指定受け入れユニットでのゲストBESとしての指定サーバ

オンライン

オフライン

オフライン

指定受け入れユニットでのゲストBESとしての指定サーバ

オンライン

オンライン

実行ユニットでの実行バックエンドサーバとしての指定サーバ(-u指定を無視します)

(凡例) −:該当しません。

注※ 

システムマネジャのないユニットにサブコマンドを入力するときに実行系を決定するためのモードです。

(2) メッセージ

スタンバイ型系切り替え機能の場合,メッセージには現用系のホスト名が表示されることがあります。

1:1スタンバイレス型系切り替え機能の場合,正規BESユニットに対する処理のメッセージには正規BESユニットのホスト名又はユニット識別子が表示されます。

影響分散スタンバイレス型系切り替え機能の場合,メッセージは受け入れユニット側のホスト名が表示されます。

(3) 統計情報の取得

系が切り替わった後の統計情報の取得処理については,「系が切り替わった後の統計情報の取得処理」を参照してください。

(4) クライアント環境定義(スタンバイ型系切り替え機能限定)

(a) HiRDB/シングルサーバの場合

PDHOSTオペランドに現用系のホスト名だけを指定した場合にここで説明する運用が必要です。PDHOSTオペランドに現用系及び予備系の二つのホスト名を指定した場合は必要ありません。

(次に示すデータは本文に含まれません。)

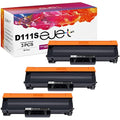ejet MLT-D111S Black Toner Cartridge for Samsung Xpress M2026W M2070W | 3-Pack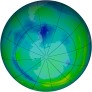 Antarctic Ozone 2004-08-06
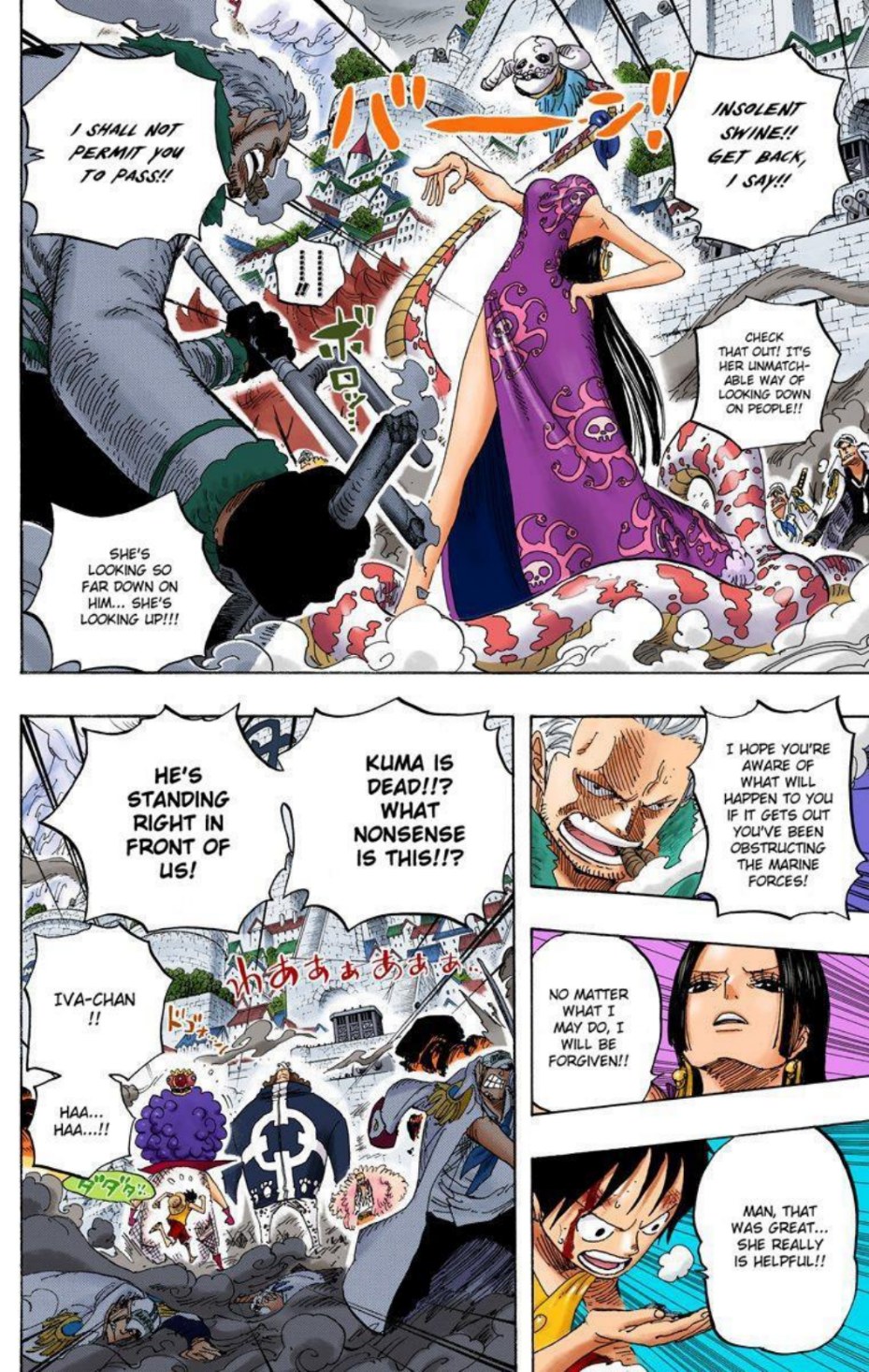 One Piece Volume 57 Page 104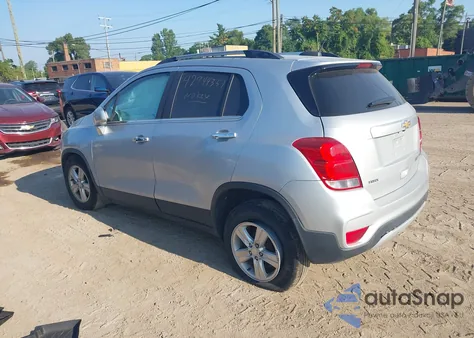 2018 Chevrolet Trax Lt из США, поврежденный, VIN 3GNCJLSB0JL329917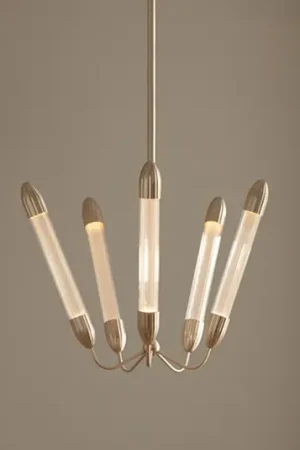 A Buon Prezzo UMAGE lampada a sospensione Lemon Squeeze corta, ottone, Ø 68,8 cm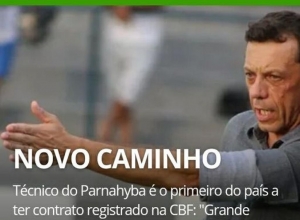 H 5 anos, Tonert foi o primeiro treinador do pas com contrato registrado na CBF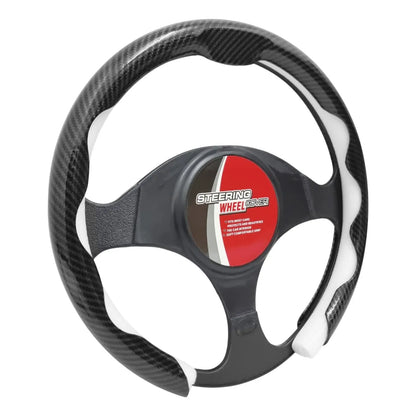 Universal Carbon Look GT Sport Style Steering Wheel Cover Max Motorsport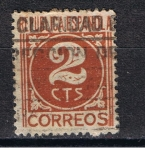 Stamps Spain -  Edifil   731  Cifras yu personajes.  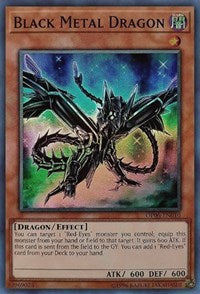 Black Metal Dragon [OP06-EN010] Super Rare | Black Swamp Games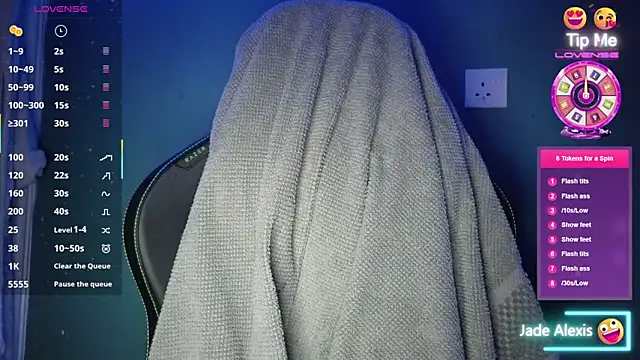 JadeAlexis403 online show from March 2026 01:42:01 AM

PDHOSTオペランドには接続するHiRDBのホスト名を指定するため,系が切り替わった場合にPDHOSTオペランドの指定を実行系のホスト名に変更する必要があります。したがって,系が切り替わった場合,HiRDB管理者はクライアントユーザにHiRDBのホスト名が替わったことを知らせてください。クライアントユーザはPDHOSTオペランドの指定を変更してください。その後,UAPを再実行してください。この操作をしないとUAPを実行できません。PDHOSTオペランドについては,マニュアル「HiRDB UAP開発ガイド」を参照してください。

(b) HiRDB/パラレルサーバの場合

次に示すオペランドに現用系のホスト名だけを指定した場合にここで説明する運用が必要です。次に示すオペランドに現用系及び予備系の二つのホスト名を指定した場合は必要ありません。

  • PDHOST

  • PDFESHOST(マルチフロントエンドサーバを使用する場合)

これらのオペランドには接続するHiRDBのホスト名(PDHOSTにはシステムマネジャのホスト名をPDFESHOSTにはフロントエンドサーバのホスト名を指定します)を指定するため,系が切り替わった場合にオペランドの指定を実行系のホスト名に変更する必要があります。したがって,系が切り替わった場合,HiRDB管理者はクライアントユーザにHiRDBのホスト名が替わったことを知らせてください。クライアントユーザはこれらのオペランドの指定を変更してください。その後,UAPを再実行してください。この操作をしないとUAPを実行できません。PDHOST及びPDFESHOSTオペランドについては,マニュアル「HiRDB UAP開発ガイド」を参照してください。

備考
  • システムマネジャのユニットに系切り替えが発生したときだけ,PDHOSTオペランドの指定を変更する必要があります。

  • フロントエンドサーバのユニットに系切り替えが発生したときだけ,PDFESHOSTオペランドの指定を変更する必要があります。

  • システムマネジャ又はフロントエンドサーバを定義していないユニットの系切り替えが発生しても,PDHOST及びPDFESHOSTオペランドの指定を変更する必要はありません。